U.S. Acting Ambassador to Malawi Visits DAI-Led Feed the Future Project

January 17, 2015

United States Acting Ambassador to Malawi Michael Gonzales and a team from the U.S. Embassy and Malawi Mission of the U.S. Agency for International Development (USAID) recently visited the Feed the Future Integrating Nutrition in Value Chains (FtF-INVC) project.

While visiting the Chitekwere Group Action Committee in Lilongwe District, Gonzales saw how FtF-INVC is helping boost the incomes of smallholder farmers through better agricultural practices, as well as enhancing household nutrition by improving awareness and habits. For example, the visitors saw improvements in the way that farmers grow legumes such as soybean and pigeon peas by using methods such as double-row planting with optimum spacing. These improvements are being made through better collaboration between the National Association of Smallholder Farmers of Malawi, local farmers in Group Action Committees, and others. One farmer told Gonzales that a typical area might yield 150 kilograms of legume grain during a growing season, but enhanced planting and improved cultivation learned through FtF-INVC now often result in a yield of around 600 kilograms.

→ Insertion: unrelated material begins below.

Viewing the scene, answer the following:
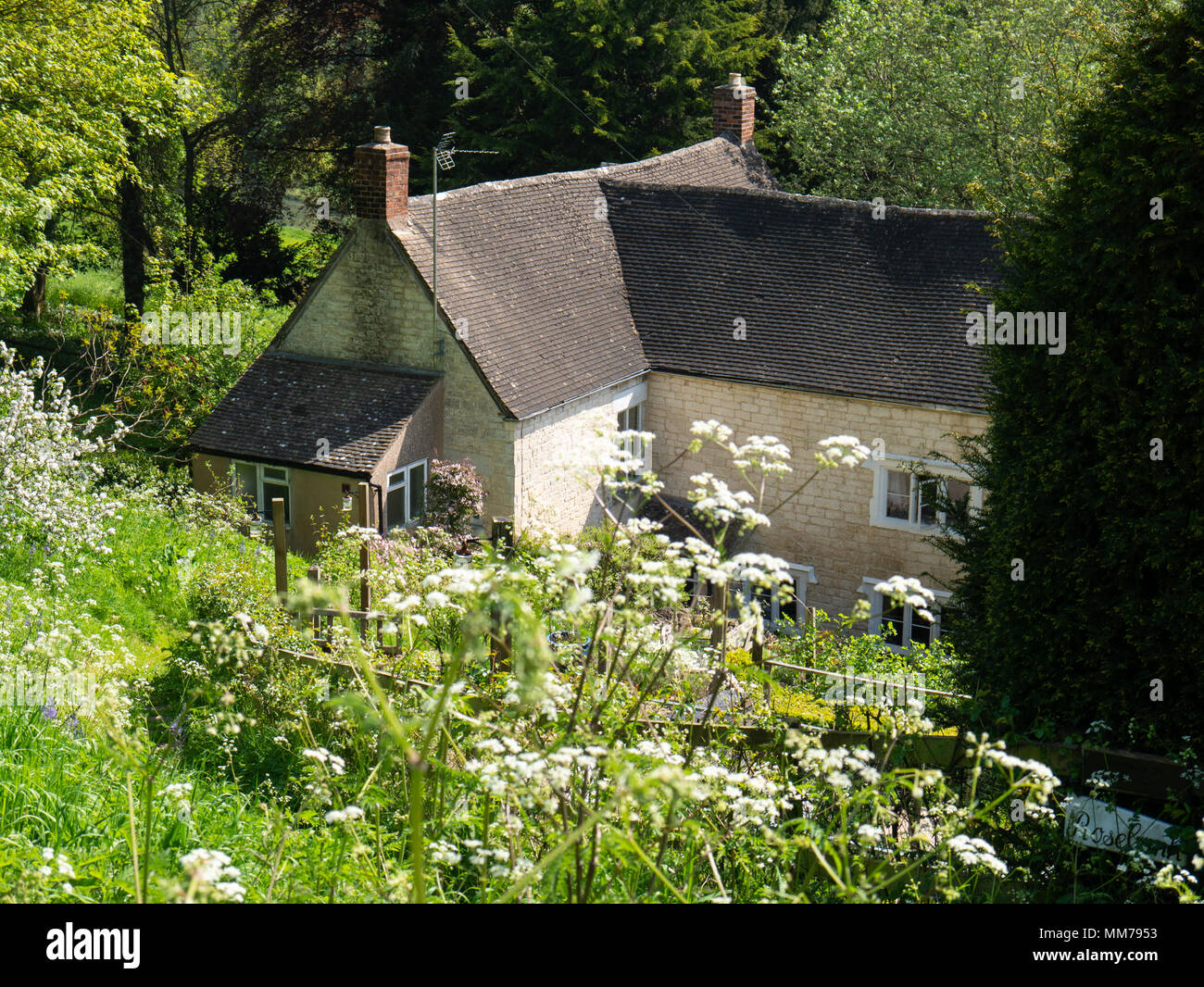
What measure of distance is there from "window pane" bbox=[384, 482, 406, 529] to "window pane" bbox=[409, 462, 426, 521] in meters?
0.18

The visitors also walked to the village center to see evidence—such as kitchen gardens and more fuel-efficient stoves—of new nutrition-related techniques introduced through the FtF-INVC Care Group Model implemented by project partner Nkhoma Hospital. Hospital Medical Director Dr. Ray Ter Haar said his facility has witnessed and recorded changes in the community, for example: reduced child under-nutrition, better standards of maternal and child health, and greatly reduced rates of maternal deaths. Dr. Ter Haar praised the work and enthusiasm of the volunteers in the Group Action Committees.

Finally, the visitors met local community volunteer Eric Mwale, who demonstrated a care group meeting that he conducts to train “lead mothers,” who then pass on the ideas, tools, and techniques for nutrition and farming to individual households via peer-to-peer coaching. A short theatre performance emphasized the powerful role that drama can play in bringing messages to the villages and reinforcing information that is broadcast through radio and text messages.

“I am excited to see that farmers in Chitekwere are now planting more legumes because they recognize their importance not only as a cash crop, but also as a source of nutritious food for their families,” Gonzales said. “Not only are they diversifying their incomes and diets, but the new planting techniques will also increase farmers’yields of soy, groundnut, and pigeon pea. I hope the work INVC is carrying out here, with support from the United States, lays the foundation for long-term improvement in livelihoods and in the health of young children and mothers in Chitekwere.”